**TASK DETAILS**:
Everything from the line with "What separation in" through the last line of the records below should be copied exactly, both ends included.

**DATA SUPPLIED**:
──────────

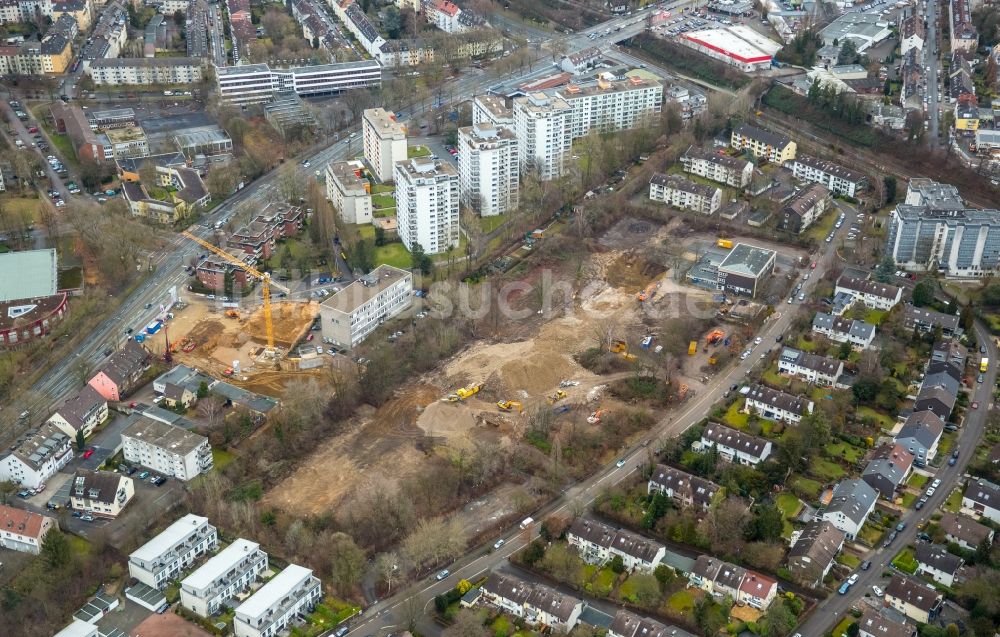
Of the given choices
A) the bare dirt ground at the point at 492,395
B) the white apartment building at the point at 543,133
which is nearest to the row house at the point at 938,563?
the bare dirt ground at the point at 492,395

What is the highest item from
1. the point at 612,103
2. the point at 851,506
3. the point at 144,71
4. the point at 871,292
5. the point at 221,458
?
the point at 612,103

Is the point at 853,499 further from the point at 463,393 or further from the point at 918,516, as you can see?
the point at 463,393

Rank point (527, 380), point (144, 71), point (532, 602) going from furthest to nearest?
point (144, 71), point (527, 380), point (532, 602)

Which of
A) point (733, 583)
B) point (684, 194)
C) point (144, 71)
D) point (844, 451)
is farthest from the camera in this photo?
point (144, 71)

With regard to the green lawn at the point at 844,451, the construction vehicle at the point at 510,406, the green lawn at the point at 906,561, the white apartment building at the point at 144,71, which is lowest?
the green lawn at the point at 906,561

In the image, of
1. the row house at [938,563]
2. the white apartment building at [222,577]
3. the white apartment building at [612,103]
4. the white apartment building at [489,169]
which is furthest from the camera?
the white apartment building at [612,103]

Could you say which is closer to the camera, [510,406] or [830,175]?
[510,406]

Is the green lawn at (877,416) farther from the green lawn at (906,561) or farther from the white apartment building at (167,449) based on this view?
the white apartment building at (167,449)

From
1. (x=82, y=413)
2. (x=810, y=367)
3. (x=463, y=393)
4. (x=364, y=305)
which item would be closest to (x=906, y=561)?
(x=810, y=367)
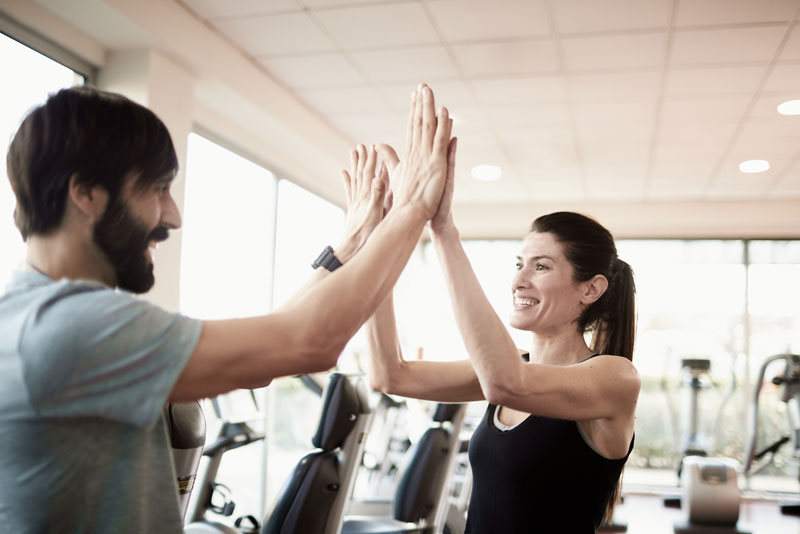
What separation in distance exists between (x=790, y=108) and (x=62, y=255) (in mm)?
4463

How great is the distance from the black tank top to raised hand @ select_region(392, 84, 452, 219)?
1.71 ft

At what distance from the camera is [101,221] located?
Answer: 2.95ft

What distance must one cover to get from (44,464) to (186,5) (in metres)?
2.89

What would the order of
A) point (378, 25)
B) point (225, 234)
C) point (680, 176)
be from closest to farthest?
1. point (378, 25)
2. point (225, 234)
3. point (680, 176)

──────────

**ANSWER TO THIS TASK**:
What separation in distance exists between (x=790, y=108) and (x=62, y=255) (in mm)?
4463

How great is the distance from the black tank top to raised hand @ select_region(392, 84, 452, 219)?
1.71 ft

At what distance from the camera is [101,221] located?
Answer: 2.95ft

What distance must one cover to get from (44,464) to (186,5) (in metres)?
2.89

What would the order of
A) point (378, 25)
B) point (225, 234)
C) point (680, 176)
be from closest to farthest?
1. point (378, 25)
2. point (225, 234)
3. point (680, 176)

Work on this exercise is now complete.